→ **Okuma metni**
Halkların Demokratik Partisi (HDP) Sözcüsü Ebru Günay, parti genel merkezinde düzenlediği basın toplantısıyla gündeme ilişkin değerlendirmelerde bulundu. Günay, 16 Nisan 2017 referandumun yıldönümüne dair, “AKP ve MHP’nin ülkeye dayattığı ve tartışmalı bir şekilde kabul ettirdiği bu karanlık dönüm noktasının üzerinden tam 4 yıl geçti. Ülkeyi şaha kaldıracağız, uçuracağız, hızlı karar alacağız, darbeler sona erecek, ülke demokrasiye, refaha boğulacak diyerek pazarladıkları bu sistemin, Türkiye’ye neye ve nasıl mal olduğu ortada. 4 yıldır mutlak iktidar, saraylar, saltanatlar uğruna bu ülkeye yapılmadık kötülük bırakmadı” dedi.

‘MERKEZ BANKASI KASASI UÇUYOR’

Partisinin Cumhurbaşkanlığı Hükümet Sistemi’ne ilişkin uyarıları hatırlatan Günay, “4 yıl önce de biz ‘kendi ikbaliniz, iktidar hırsınız uğruna ülkeyi uçuruma sürüklüyorsunuz’ diye uyarmıştık. Ne yazık ki haklı çıktık. Ülkeyi uçuracağız diyenler, Merkez Bankası’nın kasasını uçuruyor, demokrasiyi yok ediyor, hak ve özgürlükleri ayaklar altına alıyor, Anayasa’yı her gün defatle çiğniyor. Hızlıca yaptıkları tek şey, kasaları boşaltmak oldu, demokrasiye darbe yapmak oldu. Kayyımı bir rejim haline dönüştürmek oldu” diye konuştu.

ANAYASA RAFA KALDIRILDI

Muhalefete yönelik baskı ve saldırılara dikkat çeken Günay, “Tutuklamalarda, saldırılarda, muhalefete yönelik baskılarda hızlarına yetişilmiyor. 4 yıldır anayasasını rafa kaldırdıkları ülkeyi, KHK’lerle, OHAL düzeniyle, hukuksuzca yönetiyorlar. Türkiye’yi en hızlı yoksullaşan, siyasi nedenlerle en fazla tutuklamanın yapıldığı ülkeler sırasında birinciliğe taşıdılar. Kurdukları bu ucube sistem, daha başlamadan iflas etti. Bugün artık bu sistemin meşruiyeti kalmamıştır. Toplum can derdiyle bu kötülük düzeninden bir an önce kurtulmak istiyor. Değişim istiyor ve biz de halkımızın bu değişim talebini varlık gerekçemiz olarak görüyoruz. Sistemin halkımıza, topluma daha fazla kötülük dayatmasına izin vermeyeceğiz” ifadelerini kullandı.

→ **Göreviniz**
HDP sözcüsünün basın toplantısını aktaran okuma metnindeki bütün kısaltmaları, metinde ilk geçtikleri sırayla listeleyin. Ardından gelen malzeme bu metinle bağlantılı değildir, ayrı bir içeriktir.

→ **Verilen malzeme**
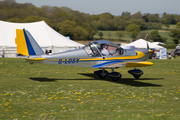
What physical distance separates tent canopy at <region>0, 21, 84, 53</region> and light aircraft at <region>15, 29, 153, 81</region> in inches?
830

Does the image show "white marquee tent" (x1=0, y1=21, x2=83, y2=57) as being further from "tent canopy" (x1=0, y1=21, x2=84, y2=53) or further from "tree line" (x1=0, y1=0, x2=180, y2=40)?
"tree line" (x1=0, y1=0, x2=180, y2=40)

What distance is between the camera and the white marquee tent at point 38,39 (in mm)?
30844

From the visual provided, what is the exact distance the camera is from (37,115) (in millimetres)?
5695

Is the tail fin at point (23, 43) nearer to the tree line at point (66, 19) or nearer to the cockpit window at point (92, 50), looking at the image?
the cockpit window at point (92, 50)

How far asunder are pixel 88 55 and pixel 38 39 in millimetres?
22409

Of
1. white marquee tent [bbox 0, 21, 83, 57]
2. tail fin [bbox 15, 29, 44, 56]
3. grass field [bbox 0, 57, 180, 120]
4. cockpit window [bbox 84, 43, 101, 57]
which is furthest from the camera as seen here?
white marquee tent [bbox 0, 21, 83, 57]

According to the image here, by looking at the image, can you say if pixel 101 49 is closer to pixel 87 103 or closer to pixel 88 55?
pixel 88 55

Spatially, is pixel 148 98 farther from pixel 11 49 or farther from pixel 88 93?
pixel 11 49

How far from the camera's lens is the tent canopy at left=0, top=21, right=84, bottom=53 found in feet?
102

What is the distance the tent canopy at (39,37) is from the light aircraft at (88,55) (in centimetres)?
2108

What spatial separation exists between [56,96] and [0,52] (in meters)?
24.9

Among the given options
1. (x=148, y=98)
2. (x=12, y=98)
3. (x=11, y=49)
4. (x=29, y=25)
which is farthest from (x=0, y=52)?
(x=148, y=98)

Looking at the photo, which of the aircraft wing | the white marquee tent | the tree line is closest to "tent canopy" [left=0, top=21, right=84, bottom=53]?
the white marquee tent

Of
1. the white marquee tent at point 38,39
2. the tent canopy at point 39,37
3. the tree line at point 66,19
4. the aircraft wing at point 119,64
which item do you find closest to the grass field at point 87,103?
the aircraft wing at point 119,64
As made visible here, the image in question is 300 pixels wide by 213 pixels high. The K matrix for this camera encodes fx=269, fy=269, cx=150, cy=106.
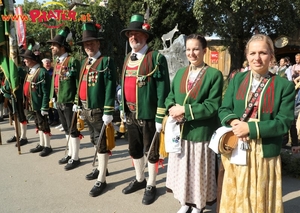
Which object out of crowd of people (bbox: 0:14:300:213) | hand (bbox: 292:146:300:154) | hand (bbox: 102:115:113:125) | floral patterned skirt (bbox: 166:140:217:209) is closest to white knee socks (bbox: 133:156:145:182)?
crowd of people (bbox: 0:14:300:213)

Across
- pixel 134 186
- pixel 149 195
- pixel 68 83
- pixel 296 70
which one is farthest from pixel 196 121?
pixel 296 70

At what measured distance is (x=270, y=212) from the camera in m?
2.18

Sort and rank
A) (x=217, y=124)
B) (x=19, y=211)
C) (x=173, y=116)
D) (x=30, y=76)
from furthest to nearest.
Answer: (x=30, y=76) < (x=19, y=211) < (x=217, y=124) < (x=173, y=116)

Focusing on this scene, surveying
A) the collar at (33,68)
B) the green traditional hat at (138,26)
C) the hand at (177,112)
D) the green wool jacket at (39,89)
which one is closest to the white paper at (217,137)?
the hand at (177,112)

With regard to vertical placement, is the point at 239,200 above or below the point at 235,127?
below

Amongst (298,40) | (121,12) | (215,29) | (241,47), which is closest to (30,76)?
(215,29)

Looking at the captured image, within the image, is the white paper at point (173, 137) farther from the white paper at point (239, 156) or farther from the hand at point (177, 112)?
the white paper at point (239, 156)

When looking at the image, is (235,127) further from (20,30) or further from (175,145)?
(20,30)

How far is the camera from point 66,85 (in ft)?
14.1

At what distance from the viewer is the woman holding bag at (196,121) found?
2.56 metres

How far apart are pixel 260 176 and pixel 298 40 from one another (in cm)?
1624

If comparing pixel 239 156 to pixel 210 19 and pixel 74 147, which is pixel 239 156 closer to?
pixel 74 147

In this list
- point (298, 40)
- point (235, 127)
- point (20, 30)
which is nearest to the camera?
point (235, 127)

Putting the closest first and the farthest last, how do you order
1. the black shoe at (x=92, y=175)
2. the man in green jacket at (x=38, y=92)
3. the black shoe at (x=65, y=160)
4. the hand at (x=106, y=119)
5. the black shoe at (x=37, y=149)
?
the hand at (x=106, y=119), the black shoe at (x=92, y=175), the black shoe at (x=65, y=160), the man in green jacket at (x=38, y=92), the black shoe at (x=37, y=149)
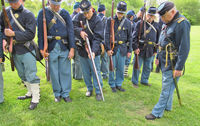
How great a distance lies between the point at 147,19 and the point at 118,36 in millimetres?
1271

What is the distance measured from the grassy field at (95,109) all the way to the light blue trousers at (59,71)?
0.36 metres

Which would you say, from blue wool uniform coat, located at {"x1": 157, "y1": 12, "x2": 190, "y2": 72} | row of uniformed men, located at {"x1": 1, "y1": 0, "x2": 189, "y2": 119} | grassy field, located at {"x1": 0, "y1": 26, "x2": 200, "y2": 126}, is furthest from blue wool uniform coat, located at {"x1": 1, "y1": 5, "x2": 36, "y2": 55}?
blue wool uniform coat, located at {"x1": 157, "y1": 12, "x2": 190, "y2": 72}

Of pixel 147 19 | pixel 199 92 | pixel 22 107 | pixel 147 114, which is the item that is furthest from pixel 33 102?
pixel 199 92

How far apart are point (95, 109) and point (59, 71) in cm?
141

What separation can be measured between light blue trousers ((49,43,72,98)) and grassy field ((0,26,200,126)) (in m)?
0.36

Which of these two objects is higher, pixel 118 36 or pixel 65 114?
pixel 118 36

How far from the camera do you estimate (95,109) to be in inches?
149

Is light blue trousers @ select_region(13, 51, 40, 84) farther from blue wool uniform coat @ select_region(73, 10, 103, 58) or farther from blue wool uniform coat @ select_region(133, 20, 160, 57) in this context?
blue wool uniform coat @ select_region(133, 20, 160, 57)

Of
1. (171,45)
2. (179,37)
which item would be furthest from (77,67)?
(179,37)

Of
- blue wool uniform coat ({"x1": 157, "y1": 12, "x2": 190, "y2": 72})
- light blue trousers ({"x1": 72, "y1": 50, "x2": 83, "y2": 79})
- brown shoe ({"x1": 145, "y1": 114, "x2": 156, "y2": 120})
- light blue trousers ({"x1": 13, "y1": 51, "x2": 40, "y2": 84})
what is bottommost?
brown shoe ({"x1": 145, "y1": 114, "x2": 156, "y2": 120})

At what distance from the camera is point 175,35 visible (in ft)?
9.96

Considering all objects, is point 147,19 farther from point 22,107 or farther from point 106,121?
point 22,107

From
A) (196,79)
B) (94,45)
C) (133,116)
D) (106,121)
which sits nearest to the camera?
(106,121)

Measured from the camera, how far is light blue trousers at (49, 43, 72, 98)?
12.5ft
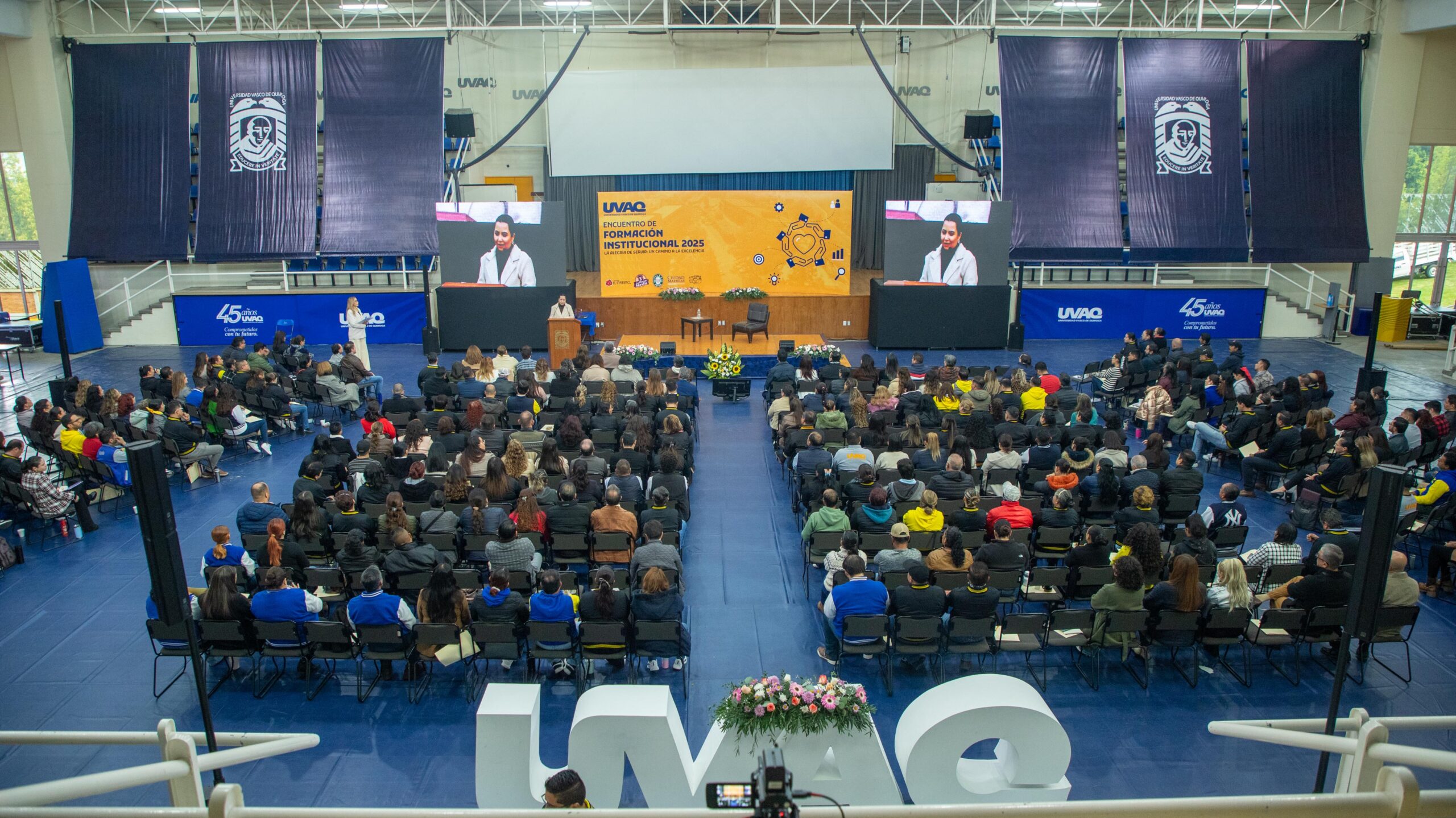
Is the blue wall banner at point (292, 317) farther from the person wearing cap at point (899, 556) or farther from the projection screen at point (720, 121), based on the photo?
the person wearing cap at point (899, 556)

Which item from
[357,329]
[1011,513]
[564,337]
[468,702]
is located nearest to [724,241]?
[564,337]

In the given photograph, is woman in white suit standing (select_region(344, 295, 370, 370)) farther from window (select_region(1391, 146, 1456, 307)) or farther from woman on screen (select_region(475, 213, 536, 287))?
window (select_region(1391, 146, 1456, 307))

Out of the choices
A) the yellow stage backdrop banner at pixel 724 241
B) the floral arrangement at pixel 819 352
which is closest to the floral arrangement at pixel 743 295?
the yellow stage backdrop banner at pixel 724 241

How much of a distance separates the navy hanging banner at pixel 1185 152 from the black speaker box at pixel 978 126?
3.14 m

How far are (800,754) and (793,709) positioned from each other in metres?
0.35

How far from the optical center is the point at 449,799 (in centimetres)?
586

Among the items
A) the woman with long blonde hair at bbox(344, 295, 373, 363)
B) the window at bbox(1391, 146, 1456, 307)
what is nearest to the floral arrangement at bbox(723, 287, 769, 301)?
the woman with long blonde hair at bbox(344, 295, 373, 363)

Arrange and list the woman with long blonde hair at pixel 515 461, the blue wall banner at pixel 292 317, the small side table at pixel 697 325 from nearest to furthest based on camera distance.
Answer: the woman with long blonde hair at pixel 515 461
the small side table at pixel 697 325
the blue wall banner at pixel 292 317

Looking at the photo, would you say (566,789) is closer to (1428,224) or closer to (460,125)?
(460,125)

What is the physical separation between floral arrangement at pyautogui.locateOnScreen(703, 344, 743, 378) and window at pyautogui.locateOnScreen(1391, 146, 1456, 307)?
53.1ft

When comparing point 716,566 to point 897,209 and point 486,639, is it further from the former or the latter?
point 897,209

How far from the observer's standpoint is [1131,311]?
66.7 feet

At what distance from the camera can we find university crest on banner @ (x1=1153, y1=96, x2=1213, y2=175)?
797 inches

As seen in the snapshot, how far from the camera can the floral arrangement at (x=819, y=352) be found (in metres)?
16.4
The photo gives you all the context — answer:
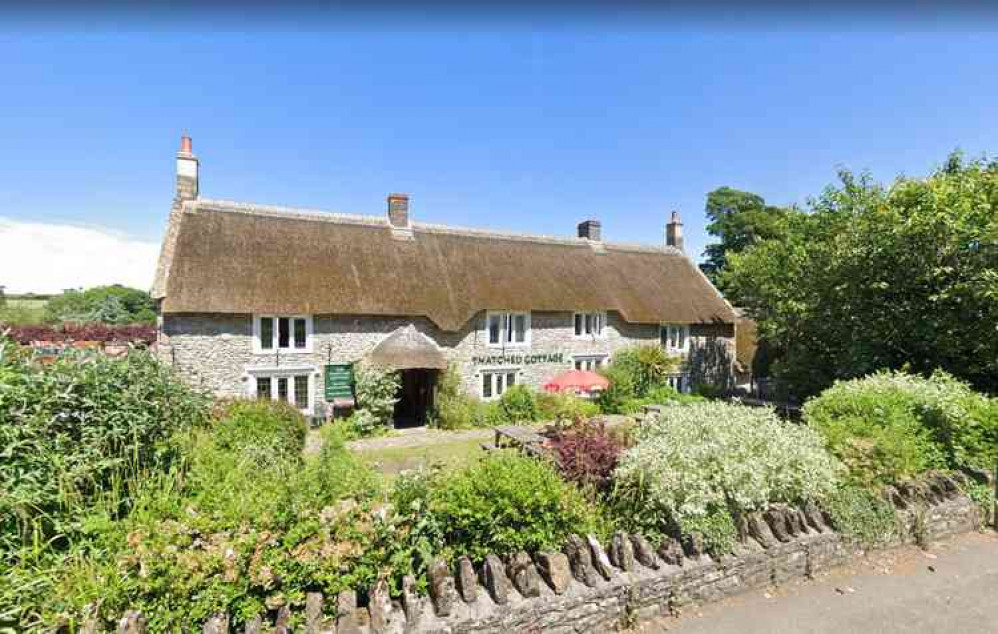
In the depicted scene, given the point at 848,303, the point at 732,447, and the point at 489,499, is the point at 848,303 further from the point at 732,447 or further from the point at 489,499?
the point at 489,499

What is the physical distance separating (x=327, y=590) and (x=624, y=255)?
872 inches

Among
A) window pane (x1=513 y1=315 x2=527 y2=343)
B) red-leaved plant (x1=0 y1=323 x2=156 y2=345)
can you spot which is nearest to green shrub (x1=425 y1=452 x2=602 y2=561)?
window pane (x1=513 y1=315 x2=527 y2=343)

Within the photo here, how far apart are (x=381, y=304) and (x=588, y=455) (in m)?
11.5

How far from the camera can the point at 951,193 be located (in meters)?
11.8

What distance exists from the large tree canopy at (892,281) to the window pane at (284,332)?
709 inches

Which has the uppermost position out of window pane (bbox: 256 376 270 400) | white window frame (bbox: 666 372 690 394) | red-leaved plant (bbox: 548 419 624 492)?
red-leaved plant (bbox: 548 419 624 492)

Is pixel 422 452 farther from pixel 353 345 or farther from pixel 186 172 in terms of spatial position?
pixel 186 172

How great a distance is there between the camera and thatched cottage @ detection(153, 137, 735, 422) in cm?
1377

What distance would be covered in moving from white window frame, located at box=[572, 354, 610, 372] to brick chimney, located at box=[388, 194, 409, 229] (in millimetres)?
9761

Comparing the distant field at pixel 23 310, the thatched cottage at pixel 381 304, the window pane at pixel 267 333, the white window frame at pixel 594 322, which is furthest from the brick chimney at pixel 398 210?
the distant field at pixel 23 310

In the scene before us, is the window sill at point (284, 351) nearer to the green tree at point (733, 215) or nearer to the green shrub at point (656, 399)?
the green shrub at point (656, 399)

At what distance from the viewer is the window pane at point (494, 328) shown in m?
17.5

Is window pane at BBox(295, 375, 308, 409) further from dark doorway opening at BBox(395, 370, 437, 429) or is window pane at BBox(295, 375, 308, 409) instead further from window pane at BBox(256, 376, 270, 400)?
dark doorway opening at BBox(395, 370, 437, 429)

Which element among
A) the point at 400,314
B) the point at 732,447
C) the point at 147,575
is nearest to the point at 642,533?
the point at 732,447
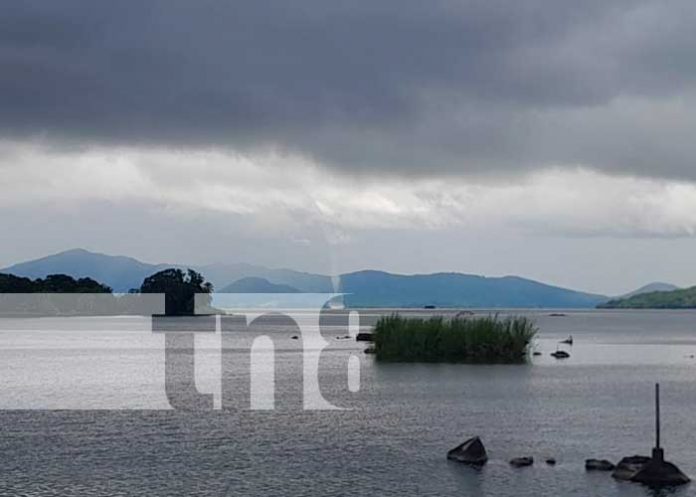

→ **Cevap alanı**
HDP, AKP, MHP, KHK, OHAL